**Objetivo**. Segundo o trecho, quais bancos tradicionais que operavam em Pernambuco passaram por encolhimento nos anos 1996/97?

**** Trecho ****

Na virada do ano novo, meu amigo Francicarlos Diniz, jornalista e escritor, postou nas redes sociais:
“Em busca do seu ninho
Há 23 anos, morria o compositor Lourenço da Fonseca Barbosa, o eterno "Capiba".
O maestro pernambucano gravou mais de 200 composições, entre boleros e inesquecíveis frevos-canção que tantos carnavais animaram.
Repórter da revista "Fenabb Notícias", escrevi o texto... em homenagem a Capiba, publicado na edição de fevereiro de 1998.
Os discos de Capiba sempre fizeram parte da antiga radiola da minha casa. Suas canções ainda hoje ecoam na memória dos meus tempos de criança vendo minha saudosa mãe, animadíssima, cantando e dançando músicas como "Oh, bela”.
"Bela é ver o passarinho / Oh! Bela / Indo em busca do seu ninho / Oh! Bela / Todo mundo se amando / Com amor e com carinho / Uns sorrindo, outros chorando de amor...”. “
Com o encolhimento de três bancos tradicionais que operavam em Pernambuco – Bandepe, Banorte e Mercantil – nos anos 1996/97, o Banco do Brasil buscava ocupar o vácuo. Se dependesse de alguns gerentes de sua rede de agências, eu estaria até agora às voltas com almoços e jantares com potenciais clientes, tentando convencê-los a migrarem seus negócios para o bancão.
Ocorre que nunca fui de almoços e jantares fora de casa, apesar das necessidades de relacionamento público-social dos cargos que ocupei. Não queria encurtar ainda mais o convívio com a mulher e os filhos. Pensava, por isso mesmo, em como fazer o que deveria ser feito, mas de forma objetiva, juntando mais interessados numa mesma oportunidade.
Grandes instrumentistas como Altamiro Carrilho, André Geraissati, Armandinho, Dominguinhos, Hermeto Paschoal, Paulinho Nogueira, Nivaldo Ornellas, Paulo Moura, Raphael Rabello, Wagner Tiso etc., haviam participado, em 1995, do Projeto Tom Brasil/BB Musical, ação de marketing cultural patrocinada que resultara na distribuição a clientes de caixas-brindes (coletânea de 11 CDs, gravados ao vivo no Sesc Pompeia) com obras primas daquele timaço de craques da MPB instrumental.
Como o prédio mais tradicional do bancão (ao lado da ponte Buarque de Macedo, sobre o rio Capibaribe, no lendário bairro do Recife Antigo) possuía na cobertura auditório com pé-direito alto, poltronas confortáveis, palco, iluminação e acústica excepcionais, nossa equipe desenhou uma espécie de pocket show, seguido de bebidas e canapés, onde traríamos a cada evento um daqueles instrumentistas. Azeitaríamos, assim, sempre na última sexta-feira de cada mês, o entrosamento com pelo menos 60 convidados especiais no mesmo momento de descontração.

**** Conjunto de dados ****

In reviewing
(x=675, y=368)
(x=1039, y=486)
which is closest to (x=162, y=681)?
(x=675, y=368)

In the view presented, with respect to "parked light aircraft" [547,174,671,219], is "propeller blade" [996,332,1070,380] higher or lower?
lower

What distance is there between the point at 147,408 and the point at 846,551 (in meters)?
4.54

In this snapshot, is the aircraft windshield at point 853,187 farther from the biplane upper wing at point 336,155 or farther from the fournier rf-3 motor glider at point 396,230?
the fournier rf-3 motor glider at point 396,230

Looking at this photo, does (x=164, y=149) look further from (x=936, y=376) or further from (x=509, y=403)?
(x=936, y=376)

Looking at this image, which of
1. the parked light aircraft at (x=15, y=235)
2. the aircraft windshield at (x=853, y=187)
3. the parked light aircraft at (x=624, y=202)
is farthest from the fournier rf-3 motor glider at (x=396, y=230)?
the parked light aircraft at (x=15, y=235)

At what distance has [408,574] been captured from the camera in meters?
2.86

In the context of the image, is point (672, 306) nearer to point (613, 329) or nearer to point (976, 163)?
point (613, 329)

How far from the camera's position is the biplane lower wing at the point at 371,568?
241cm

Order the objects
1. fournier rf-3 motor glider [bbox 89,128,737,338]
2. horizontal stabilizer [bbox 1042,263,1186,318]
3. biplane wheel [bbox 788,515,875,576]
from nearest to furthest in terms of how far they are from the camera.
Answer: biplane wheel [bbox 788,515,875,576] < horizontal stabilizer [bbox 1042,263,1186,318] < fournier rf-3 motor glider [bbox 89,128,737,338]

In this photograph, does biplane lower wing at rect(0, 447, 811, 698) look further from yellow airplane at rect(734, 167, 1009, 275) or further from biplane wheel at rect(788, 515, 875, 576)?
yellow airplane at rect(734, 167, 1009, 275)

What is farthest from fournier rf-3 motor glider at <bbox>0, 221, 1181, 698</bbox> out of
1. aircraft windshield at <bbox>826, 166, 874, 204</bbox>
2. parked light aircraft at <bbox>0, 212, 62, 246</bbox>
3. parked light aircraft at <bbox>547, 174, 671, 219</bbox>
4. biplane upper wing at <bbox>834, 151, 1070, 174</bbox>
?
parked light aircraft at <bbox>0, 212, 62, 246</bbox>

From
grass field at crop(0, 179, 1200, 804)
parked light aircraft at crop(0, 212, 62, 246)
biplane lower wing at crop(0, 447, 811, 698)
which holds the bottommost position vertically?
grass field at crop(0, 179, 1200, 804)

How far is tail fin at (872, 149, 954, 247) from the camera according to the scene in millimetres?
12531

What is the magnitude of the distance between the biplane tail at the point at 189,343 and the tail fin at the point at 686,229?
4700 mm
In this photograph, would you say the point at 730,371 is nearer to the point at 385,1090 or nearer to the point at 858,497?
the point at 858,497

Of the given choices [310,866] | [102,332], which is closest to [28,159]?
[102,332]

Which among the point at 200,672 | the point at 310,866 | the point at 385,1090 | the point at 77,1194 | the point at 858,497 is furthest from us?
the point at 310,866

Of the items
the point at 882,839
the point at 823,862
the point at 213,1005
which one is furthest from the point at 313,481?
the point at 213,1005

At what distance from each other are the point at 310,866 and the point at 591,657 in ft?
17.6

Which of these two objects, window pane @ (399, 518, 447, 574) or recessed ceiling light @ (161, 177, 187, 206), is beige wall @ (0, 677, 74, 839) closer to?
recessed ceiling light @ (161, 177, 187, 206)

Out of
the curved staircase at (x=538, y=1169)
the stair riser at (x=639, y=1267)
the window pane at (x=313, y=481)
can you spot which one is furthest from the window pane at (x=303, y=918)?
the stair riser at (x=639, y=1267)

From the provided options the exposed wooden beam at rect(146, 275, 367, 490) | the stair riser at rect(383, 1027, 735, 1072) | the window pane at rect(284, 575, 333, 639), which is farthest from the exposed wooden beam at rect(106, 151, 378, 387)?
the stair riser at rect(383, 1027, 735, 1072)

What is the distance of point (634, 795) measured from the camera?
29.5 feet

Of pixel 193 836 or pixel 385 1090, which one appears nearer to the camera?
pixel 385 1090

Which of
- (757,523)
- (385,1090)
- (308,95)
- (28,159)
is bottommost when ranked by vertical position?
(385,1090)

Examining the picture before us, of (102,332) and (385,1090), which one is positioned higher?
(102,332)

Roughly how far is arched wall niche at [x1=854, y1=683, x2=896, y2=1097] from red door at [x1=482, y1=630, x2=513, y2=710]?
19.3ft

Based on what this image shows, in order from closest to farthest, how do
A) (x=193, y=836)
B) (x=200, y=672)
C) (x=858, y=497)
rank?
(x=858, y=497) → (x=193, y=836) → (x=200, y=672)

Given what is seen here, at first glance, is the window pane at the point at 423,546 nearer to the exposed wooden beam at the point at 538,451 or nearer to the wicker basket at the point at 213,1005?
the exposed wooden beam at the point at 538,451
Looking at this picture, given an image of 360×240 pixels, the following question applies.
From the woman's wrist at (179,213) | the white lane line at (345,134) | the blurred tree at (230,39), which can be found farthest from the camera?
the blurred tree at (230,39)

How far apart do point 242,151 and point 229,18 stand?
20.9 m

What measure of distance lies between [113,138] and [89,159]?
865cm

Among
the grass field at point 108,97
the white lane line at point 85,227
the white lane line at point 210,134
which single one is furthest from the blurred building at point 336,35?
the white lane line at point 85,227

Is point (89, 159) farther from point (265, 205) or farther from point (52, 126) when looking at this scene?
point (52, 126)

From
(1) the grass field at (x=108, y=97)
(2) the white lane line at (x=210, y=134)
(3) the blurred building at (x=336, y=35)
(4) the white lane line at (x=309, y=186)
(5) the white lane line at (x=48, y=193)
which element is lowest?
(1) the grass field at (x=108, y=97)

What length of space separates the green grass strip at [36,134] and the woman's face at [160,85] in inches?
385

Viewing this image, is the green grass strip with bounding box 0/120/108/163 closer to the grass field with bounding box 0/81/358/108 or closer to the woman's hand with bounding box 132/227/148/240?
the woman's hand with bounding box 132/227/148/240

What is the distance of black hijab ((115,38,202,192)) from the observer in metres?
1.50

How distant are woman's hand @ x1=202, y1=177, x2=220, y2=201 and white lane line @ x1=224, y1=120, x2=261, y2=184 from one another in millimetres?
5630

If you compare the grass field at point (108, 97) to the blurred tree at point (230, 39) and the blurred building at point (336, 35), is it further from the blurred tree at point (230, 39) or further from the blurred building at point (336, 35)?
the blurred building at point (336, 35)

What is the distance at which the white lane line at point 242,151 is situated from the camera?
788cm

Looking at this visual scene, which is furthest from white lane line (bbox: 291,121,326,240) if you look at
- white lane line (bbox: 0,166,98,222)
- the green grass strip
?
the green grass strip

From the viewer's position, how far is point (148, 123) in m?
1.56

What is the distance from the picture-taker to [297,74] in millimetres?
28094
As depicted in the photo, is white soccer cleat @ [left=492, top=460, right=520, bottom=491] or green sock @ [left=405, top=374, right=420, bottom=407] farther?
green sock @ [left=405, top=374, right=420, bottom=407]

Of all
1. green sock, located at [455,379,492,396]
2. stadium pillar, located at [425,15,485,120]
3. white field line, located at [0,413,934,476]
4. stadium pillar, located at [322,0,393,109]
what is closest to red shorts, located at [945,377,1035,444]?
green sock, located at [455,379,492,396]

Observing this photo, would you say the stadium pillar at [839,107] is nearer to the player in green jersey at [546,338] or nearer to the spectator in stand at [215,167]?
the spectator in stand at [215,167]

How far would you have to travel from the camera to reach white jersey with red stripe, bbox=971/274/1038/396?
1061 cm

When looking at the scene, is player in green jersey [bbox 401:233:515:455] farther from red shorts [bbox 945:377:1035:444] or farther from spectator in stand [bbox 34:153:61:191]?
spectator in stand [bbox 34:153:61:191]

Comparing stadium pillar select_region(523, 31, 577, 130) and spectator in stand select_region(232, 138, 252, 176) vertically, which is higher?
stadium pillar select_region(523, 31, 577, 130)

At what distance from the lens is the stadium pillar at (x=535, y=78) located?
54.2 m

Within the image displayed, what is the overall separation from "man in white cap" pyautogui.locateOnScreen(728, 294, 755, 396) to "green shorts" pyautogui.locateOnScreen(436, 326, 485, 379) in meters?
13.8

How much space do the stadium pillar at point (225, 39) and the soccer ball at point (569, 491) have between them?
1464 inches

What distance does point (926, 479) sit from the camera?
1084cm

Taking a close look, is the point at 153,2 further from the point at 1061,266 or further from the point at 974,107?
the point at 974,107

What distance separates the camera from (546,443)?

****

**Resultado da tarefa**. Bandepe, Banorte e Mercantil.